It's going to be a cashless future, and a prominent San Antonio restaurant chain is ready to lead the way, News Radio 1200 WOAI reports.
Jim Guy Egbert, the President and CEO of the Bill Miller Barbecue chain, says he has made the decision to take his company 'cashless.' He says Bill Miller would be among the first chain restaurants in the country to make the move.
Egbert, who took over for long time Bill Miller CEO Balous Miller in January, says it makes sense for his company because cash is a drag on restaurant operations.
He says not only does the presence of cash in the restaurants invite crime, loss, and pilferage, but it is a time consuming pain in the neck for his managers, who should be doing more important things, like serving customers.
"Three or four times a day, our employees and our managers having to handle petty cash, counting the registered, cleaning the tills," he said. "About ten percent of our managers' time is spent handling cash."
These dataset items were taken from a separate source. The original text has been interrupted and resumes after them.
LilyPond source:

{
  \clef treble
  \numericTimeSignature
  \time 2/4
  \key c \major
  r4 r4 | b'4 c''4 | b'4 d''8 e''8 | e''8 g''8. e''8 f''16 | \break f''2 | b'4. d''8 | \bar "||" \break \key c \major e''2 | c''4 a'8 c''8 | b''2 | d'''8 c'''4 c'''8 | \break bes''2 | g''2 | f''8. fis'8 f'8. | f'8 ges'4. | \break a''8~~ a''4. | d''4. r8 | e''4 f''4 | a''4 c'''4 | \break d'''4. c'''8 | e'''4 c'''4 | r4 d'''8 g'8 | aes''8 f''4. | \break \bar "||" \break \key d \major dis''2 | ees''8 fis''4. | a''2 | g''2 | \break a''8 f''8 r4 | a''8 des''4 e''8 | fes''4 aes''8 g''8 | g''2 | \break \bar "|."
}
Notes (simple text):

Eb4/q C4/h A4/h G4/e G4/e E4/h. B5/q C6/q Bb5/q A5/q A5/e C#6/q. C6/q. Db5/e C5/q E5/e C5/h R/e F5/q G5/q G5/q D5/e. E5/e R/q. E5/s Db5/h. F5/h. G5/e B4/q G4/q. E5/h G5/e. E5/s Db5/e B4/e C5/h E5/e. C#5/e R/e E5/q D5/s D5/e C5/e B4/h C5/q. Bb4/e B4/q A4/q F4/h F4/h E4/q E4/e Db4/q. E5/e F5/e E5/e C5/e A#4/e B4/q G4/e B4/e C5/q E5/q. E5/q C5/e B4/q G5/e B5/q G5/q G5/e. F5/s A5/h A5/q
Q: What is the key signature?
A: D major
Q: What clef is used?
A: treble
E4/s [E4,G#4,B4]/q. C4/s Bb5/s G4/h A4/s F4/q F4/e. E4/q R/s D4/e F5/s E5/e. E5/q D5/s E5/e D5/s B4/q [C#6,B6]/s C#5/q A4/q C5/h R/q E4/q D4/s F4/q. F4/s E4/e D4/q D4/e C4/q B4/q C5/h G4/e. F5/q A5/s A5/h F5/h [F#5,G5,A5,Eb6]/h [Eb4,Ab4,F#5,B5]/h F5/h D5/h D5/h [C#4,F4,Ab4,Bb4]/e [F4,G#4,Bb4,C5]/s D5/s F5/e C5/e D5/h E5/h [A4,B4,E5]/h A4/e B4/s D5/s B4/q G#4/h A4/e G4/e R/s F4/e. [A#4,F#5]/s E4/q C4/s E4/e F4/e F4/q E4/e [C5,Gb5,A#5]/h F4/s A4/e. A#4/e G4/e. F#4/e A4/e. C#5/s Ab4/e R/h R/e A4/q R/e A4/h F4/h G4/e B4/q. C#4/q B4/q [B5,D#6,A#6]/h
Then he says the bulky cash has to be stored and transported to the bank, all of which has the potential to cause problems. As Egbert was being interviewed for this story he got word that one of his managers had been robbed.
Egbert says a startling 65% of his business is already cashless, as customers pay with debit or credit cards.
He says his goal now is to expand that to include any number of available payment apps, and he is working on the creation of a Bill Miller app that customers could use to pay through their smart devices, without having to utilize any cash or plastic.
"If we could be one of the first restaurants to maintain our speed of service, and while we are getting rid of the cash lower the time at the register, the speed of service will improve as well," he said.
Egbert says while some restaurant companies with a single or just a handful of outlets have already gone to cashless payment, for a chain like Bill Miller, which has 76 outlets in multiple cities, it would be a major accomplishment. He says he has set no date for the last Poor Boy to be paid for with cash money, he says that will be dependent on both the available technology, and the willingness of his customers to make the switch.
"If we were to go out tomorrow and say we are only going to accept one of these other forms of payment instead of cash, I think we would be thrown out to the curb by all our customers."